Piccola, gialla e tossica. La rana goccia d’oro è un anfibio dal colore vistoso, che abita le foreste atlantiche, che si distingue per il suo colore giallo, quasi identico a quello di una zucca. Per questo motivo in inglese è anche conosciuto con il nome di “pumpkin toad” o “rospo zucca”.

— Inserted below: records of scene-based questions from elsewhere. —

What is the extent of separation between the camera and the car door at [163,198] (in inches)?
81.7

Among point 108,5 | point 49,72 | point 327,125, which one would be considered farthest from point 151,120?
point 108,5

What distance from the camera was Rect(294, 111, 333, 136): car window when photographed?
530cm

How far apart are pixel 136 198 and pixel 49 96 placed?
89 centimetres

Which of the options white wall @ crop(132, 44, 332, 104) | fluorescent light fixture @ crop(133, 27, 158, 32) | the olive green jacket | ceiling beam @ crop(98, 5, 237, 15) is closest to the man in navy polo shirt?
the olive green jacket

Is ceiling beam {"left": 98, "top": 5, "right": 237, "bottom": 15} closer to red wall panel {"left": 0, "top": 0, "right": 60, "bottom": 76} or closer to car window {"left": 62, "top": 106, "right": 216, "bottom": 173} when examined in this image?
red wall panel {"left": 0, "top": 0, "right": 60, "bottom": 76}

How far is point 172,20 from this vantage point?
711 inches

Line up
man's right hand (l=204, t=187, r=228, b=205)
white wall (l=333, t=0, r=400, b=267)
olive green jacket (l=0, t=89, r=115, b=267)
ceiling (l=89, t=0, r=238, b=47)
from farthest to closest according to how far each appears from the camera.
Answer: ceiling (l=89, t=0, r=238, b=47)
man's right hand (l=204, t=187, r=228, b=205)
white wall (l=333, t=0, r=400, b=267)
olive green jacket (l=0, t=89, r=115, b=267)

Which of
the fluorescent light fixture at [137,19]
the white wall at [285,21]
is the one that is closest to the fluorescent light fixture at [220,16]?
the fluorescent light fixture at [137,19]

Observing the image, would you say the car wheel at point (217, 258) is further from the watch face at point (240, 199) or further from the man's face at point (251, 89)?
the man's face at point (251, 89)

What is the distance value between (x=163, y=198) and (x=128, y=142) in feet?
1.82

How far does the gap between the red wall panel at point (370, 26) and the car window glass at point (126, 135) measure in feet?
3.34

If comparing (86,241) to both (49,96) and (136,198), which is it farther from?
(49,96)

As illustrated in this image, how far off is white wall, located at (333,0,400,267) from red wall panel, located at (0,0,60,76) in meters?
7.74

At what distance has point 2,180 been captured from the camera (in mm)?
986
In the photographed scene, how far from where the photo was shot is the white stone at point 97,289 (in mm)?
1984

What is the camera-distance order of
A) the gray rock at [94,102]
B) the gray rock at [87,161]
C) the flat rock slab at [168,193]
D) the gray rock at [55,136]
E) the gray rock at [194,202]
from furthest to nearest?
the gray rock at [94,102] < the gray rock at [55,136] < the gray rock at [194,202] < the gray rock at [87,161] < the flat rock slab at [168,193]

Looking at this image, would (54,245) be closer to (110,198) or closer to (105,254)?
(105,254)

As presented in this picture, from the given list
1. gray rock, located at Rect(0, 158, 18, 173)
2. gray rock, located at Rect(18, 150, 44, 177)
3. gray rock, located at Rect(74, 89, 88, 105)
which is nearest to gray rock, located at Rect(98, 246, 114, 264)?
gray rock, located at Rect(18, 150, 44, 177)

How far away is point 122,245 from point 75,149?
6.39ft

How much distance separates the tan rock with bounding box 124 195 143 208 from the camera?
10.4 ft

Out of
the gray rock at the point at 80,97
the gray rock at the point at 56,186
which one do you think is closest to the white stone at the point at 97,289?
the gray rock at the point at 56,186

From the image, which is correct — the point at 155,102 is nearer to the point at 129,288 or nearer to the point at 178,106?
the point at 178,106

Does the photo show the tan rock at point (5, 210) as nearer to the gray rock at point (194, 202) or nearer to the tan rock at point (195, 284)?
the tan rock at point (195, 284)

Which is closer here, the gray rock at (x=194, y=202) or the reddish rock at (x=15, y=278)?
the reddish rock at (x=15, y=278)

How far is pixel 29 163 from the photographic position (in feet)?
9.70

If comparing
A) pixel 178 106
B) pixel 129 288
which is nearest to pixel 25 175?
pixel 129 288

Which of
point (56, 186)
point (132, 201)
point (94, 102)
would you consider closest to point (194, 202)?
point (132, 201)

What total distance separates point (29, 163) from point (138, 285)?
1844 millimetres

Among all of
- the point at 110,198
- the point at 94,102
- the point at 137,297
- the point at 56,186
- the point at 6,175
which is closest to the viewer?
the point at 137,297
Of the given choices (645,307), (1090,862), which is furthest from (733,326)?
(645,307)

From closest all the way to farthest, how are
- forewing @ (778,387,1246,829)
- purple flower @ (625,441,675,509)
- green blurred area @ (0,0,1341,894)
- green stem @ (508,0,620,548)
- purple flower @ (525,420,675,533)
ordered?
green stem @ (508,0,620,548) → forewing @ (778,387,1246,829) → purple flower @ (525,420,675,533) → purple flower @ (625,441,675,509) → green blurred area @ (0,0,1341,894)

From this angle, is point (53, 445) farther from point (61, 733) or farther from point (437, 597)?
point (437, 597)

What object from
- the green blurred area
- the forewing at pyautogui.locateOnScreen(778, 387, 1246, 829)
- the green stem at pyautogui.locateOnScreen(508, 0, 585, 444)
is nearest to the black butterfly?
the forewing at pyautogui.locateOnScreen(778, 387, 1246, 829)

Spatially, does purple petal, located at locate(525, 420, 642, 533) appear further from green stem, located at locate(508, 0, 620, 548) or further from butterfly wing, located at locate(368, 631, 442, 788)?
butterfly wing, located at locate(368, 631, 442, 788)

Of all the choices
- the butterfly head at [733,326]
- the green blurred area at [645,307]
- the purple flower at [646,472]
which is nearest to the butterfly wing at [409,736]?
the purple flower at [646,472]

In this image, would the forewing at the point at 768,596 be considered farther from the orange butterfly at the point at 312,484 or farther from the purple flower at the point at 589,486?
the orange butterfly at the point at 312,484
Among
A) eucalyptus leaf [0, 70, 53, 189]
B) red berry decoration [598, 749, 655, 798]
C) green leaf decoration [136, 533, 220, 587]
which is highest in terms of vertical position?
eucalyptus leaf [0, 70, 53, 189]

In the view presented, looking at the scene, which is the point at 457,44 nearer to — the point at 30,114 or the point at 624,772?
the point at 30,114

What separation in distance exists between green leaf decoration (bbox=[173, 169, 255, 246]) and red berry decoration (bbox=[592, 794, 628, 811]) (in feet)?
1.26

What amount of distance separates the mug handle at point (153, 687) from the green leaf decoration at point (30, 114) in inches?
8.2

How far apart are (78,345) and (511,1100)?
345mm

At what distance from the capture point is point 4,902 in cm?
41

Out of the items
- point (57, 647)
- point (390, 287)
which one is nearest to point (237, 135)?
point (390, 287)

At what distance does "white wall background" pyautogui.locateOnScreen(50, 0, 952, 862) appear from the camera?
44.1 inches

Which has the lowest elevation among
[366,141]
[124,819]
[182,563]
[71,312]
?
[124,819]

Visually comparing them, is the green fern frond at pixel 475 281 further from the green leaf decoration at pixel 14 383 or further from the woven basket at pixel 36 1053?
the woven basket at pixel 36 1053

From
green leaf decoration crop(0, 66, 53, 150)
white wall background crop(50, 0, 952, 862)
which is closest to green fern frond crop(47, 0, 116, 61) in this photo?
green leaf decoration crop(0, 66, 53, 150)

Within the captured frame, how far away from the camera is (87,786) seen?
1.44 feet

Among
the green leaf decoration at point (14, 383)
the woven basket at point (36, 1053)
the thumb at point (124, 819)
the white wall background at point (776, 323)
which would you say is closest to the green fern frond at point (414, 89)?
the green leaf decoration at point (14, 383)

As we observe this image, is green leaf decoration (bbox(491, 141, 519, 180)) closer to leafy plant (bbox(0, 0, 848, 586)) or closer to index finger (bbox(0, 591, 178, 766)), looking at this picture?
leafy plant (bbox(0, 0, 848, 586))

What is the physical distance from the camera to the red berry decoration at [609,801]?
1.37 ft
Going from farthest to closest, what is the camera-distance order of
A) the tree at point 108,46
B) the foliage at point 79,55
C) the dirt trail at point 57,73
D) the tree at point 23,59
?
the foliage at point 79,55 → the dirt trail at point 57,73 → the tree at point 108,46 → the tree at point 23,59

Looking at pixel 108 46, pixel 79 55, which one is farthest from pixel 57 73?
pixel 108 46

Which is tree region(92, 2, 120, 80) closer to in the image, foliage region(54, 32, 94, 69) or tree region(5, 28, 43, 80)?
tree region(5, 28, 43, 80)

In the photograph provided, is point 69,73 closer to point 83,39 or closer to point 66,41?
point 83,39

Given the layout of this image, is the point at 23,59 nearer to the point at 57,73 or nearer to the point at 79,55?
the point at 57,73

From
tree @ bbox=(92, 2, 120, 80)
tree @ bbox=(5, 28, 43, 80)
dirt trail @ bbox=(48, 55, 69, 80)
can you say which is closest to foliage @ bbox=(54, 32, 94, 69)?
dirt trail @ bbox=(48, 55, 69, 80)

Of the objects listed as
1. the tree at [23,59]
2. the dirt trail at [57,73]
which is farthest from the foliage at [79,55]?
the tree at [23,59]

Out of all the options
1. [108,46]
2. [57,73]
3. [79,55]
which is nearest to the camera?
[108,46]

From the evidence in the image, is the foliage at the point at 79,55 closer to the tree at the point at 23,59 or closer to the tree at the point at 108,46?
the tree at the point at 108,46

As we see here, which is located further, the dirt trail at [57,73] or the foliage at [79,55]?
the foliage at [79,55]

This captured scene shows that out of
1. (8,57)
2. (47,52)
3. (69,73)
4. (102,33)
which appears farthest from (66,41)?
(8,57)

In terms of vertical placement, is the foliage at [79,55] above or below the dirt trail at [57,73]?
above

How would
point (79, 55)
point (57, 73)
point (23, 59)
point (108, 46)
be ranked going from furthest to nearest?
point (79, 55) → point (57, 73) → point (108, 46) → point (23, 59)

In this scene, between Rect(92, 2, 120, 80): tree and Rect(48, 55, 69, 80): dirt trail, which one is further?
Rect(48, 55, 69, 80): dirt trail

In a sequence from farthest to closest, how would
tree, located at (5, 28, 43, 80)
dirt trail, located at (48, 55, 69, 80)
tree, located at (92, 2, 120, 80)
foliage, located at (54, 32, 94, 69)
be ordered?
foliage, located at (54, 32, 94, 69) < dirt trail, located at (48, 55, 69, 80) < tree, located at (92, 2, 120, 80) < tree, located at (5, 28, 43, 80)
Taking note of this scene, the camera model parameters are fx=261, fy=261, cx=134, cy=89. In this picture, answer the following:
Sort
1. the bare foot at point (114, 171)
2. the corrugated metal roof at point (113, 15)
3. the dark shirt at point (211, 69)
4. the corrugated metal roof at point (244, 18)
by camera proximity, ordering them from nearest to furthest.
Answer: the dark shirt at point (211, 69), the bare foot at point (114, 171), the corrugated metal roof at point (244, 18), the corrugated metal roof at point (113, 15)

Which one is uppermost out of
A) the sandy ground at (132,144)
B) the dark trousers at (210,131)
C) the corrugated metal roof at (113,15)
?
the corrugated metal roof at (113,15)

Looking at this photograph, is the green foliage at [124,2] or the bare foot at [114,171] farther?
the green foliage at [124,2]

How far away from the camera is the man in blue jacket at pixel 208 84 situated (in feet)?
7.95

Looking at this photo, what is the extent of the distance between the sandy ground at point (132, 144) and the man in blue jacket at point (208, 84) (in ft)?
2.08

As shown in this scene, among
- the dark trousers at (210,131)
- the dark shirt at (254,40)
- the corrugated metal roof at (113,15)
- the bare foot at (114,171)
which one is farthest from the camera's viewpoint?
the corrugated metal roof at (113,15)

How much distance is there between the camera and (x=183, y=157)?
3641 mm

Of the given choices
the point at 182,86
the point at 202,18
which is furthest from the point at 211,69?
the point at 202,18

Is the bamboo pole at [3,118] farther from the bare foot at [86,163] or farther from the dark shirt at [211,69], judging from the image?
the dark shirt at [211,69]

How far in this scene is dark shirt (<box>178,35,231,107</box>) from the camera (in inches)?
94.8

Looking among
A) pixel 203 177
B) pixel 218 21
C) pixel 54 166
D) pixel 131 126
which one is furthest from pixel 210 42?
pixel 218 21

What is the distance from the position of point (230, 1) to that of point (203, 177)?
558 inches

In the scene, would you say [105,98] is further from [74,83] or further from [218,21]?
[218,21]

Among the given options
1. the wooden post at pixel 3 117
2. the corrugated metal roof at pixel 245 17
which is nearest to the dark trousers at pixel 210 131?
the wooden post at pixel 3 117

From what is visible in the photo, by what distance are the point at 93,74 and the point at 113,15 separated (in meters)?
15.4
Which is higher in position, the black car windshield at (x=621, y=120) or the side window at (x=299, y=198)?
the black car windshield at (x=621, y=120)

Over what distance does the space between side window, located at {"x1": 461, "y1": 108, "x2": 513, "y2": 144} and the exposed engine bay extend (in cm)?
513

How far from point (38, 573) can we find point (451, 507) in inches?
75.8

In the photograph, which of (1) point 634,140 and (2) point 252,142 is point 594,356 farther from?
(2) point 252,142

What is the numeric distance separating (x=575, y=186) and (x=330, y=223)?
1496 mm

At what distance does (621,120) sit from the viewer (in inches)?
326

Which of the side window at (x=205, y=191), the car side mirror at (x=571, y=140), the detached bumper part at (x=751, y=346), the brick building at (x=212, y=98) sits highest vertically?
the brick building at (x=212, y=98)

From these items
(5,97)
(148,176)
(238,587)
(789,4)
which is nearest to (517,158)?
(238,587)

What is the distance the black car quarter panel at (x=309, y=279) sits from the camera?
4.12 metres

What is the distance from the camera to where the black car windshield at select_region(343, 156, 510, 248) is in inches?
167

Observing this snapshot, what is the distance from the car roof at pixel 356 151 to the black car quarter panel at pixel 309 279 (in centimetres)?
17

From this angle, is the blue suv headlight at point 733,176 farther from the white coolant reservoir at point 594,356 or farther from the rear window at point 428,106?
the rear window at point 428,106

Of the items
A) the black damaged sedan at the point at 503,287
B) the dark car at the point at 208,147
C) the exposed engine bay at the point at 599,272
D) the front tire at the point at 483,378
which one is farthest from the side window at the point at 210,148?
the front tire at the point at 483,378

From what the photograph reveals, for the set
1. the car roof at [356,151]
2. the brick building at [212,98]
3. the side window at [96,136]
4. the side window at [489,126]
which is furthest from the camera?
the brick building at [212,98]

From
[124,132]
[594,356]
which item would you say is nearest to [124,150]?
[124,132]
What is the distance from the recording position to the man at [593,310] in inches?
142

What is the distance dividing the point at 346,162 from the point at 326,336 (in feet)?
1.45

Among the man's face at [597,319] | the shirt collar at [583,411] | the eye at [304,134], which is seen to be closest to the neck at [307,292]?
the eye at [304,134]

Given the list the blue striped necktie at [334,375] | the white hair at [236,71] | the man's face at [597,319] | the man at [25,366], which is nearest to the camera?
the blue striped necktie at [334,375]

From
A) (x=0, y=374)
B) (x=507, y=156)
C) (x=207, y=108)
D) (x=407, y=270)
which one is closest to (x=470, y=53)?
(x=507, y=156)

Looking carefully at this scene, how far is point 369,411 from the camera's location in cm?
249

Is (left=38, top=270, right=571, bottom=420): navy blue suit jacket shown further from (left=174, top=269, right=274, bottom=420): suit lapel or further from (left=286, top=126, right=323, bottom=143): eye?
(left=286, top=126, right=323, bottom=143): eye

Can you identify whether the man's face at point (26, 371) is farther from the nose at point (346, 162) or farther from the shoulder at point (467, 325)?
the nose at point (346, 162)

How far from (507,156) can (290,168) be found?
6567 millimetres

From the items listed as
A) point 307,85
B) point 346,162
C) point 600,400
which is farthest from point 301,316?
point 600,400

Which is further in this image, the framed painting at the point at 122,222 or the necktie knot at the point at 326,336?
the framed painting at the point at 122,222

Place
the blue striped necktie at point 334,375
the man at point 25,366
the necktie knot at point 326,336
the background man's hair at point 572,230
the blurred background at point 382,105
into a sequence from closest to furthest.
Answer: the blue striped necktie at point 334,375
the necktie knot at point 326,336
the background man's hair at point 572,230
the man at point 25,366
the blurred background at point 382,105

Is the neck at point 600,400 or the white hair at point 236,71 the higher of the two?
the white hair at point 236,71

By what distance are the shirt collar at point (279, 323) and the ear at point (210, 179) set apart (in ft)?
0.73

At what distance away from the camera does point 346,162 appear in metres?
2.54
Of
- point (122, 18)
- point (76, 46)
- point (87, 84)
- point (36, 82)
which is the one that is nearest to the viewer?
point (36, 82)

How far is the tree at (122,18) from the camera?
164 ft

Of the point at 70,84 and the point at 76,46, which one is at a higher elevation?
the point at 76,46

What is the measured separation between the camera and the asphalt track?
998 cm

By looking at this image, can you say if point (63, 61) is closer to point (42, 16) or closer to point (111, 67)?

Anche se può sembrare strano, non esiste un solo tipo di rana goccia d’oro, ma sono state descritte altre 36 specie, come indicato da studi nel portale scientifico PLOS ONE. Tutti si trovano sotto lo stesso genere ( Brachycephalus ) e le differenze si concentrano sulla biogeografia della specie e sulla sua storia naturale.

Ecco perché, in questa occasione, ci concentreremo specificamente sulla specie Brachycephalus ephippium. Continua a leggere per conoscere questa bellissima rana e le sue caratteristiche più sorprendenti.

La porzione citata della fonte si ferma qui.